The preparation method of freeze drying injection:Take GLP-1 analog solution appropriate, add water-soluble filler, stably Agent, osmotic pressure regulator etc., addition water for injection is appropriate, and regulation pH value makes its dissolving to 4-8, is diluted with water to debita spissitudo, 0.1-0.5% activated carbons are added, 10-20 minutes are stirred at 0-10 DEG C, decarburization is degerming using filtering with microporous membrane, and filtrate is entered Row packing, using freeze-drying, white loose block is made, seals and produces, each specification contains GLP-1 analogs in 5 μ Between g to 1mg.
The preparation method of parenteral solution:Take GLP-1 analogs solution or appropriate freeze-dried powder, add water-soluble filler, stably Agent, osmotic pressure regulator etc., addition water for injection is appropriate, and regulation pH value makes its dissolving to 4-8, is diluted with water to debita spissitudo, 0.1-0.5% activated carbons are added, 10-20 minutes are stirred at 0-10 DEG C, decarburization is degerming using filtering with microporous membrane, and filtrate is entered Row packing, seals and produces, each specification contains GLP-1 analogs between 5 μ g to 1mg.

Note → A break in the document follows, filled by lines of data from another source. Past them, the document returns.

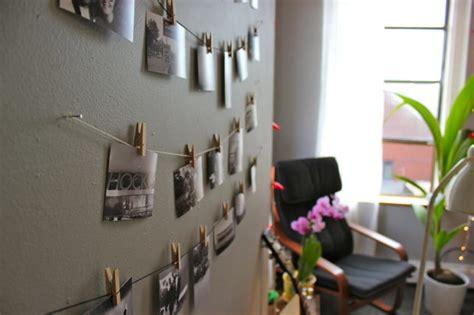 creative ways  display pictures  frames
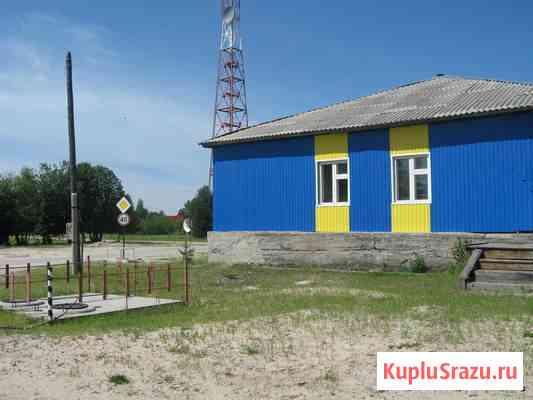 Здание 418 м2 с участком 10 сот в центре Лямина Сургутский район Лянтор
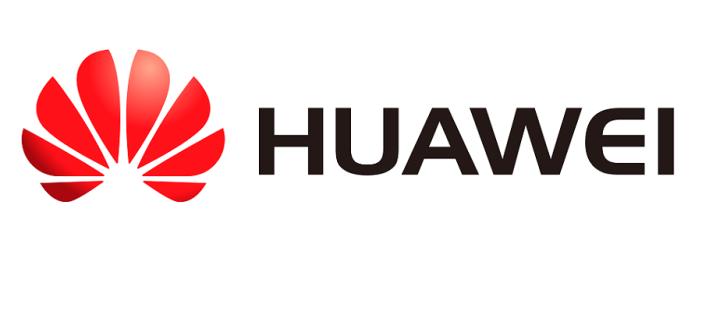 Huawei_logo(900x900)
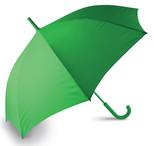 Lexon Charlie Şemsiye Yeşil LU22V4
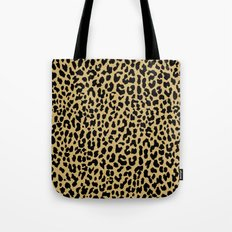 Neon Classic Leopard Tote Bag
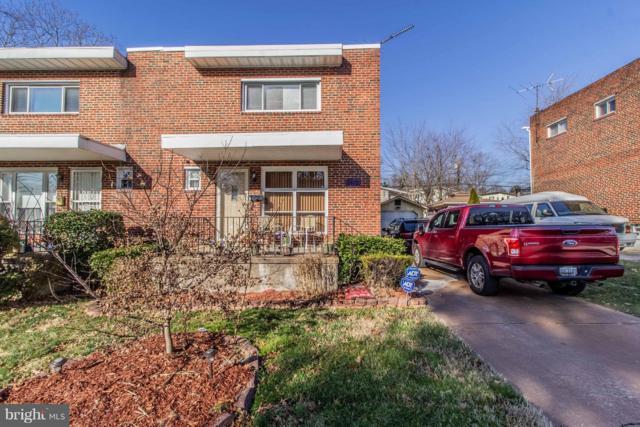 3402 Flannery Lane, BALTIMORE, MD 21207 (#MDBC331570) :: Colgan Real Estate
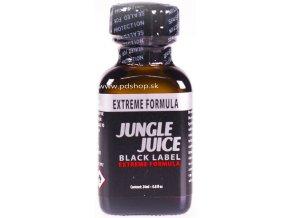 9707 jungle juice black label 24ml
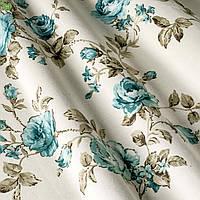 Декоративная ткань крупные голубые розочки на веточках с открытыми и закрытыми бутонами Турция 82586v11, фото 1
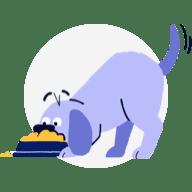 dog eating food illlustration
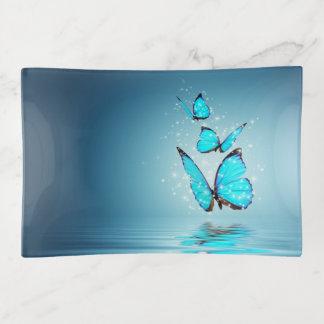 Bandejas Bandeja mágica do Trinket das borboletas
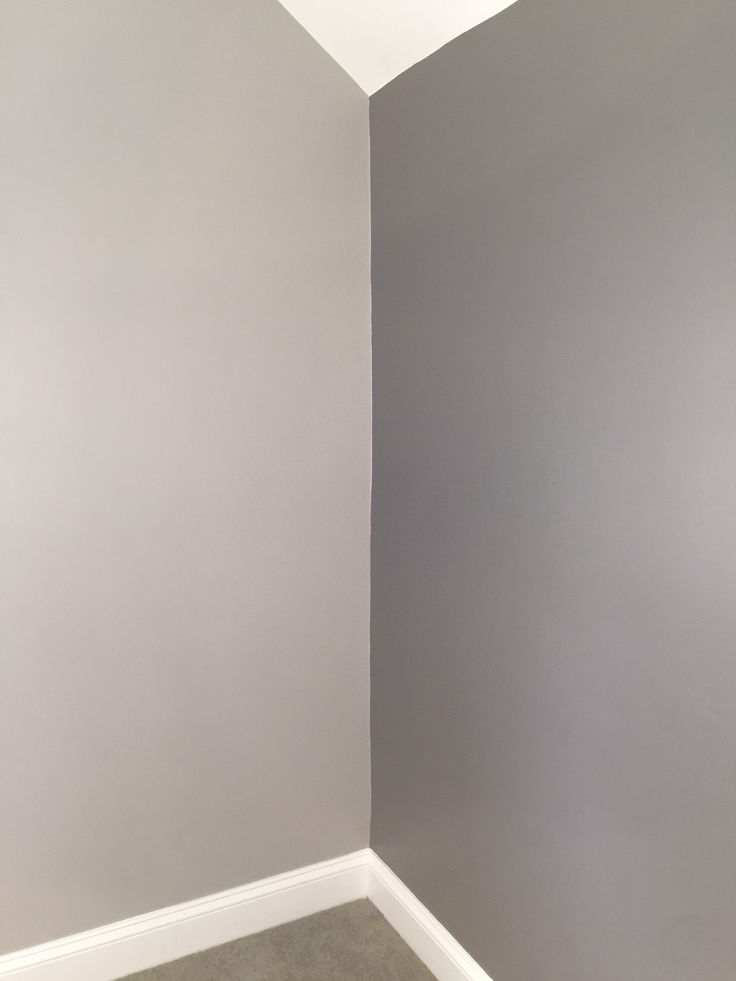 Paint Colors Benjamin Moore Storm And Stormy Sky AF 700 And 1616. Dining  Room ...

(4) purposes of Pharmaceutical composition
The GLP-1 analogs of the present invention, which can be used in, prepares Remedies for diabetes aspect.Specifically, combination of the invention Thing can be administered in the form of vein, muscle or subcutaneous injection agent.Although dosage according to treatment target, administering mode, symptom and it is other because Element and change, GLP-1 analogs of the invention are effective in comparatively wide dosage range.In the treatment of adult, dosage Scope is in 5 μ g/ people -- 1mg/ people, once a day or per several days single administrations.Actual dose should be by doctor according to relevant feelings Condition determines, it is anti-to the individual of medicine that these situations include the condition of patient, method of administration, age, body weight, patient Should, order of severity of patient symptom etc., therefore above-mentioned dosage range is not the scope limiting the invention in any way.
The problem of GLP-1 analogs of the present invention overcome GLP-1 half-life shorts, the GLP-1 analogs provided are in body Interior half-life period can reach more than 15~75 hours, and the half-life period (half-life period is only 3-5 minutes) for the GLP-1 being relatively administered alone is bright It is aobvious to extend, greatly facilitate its clinical expansion and application.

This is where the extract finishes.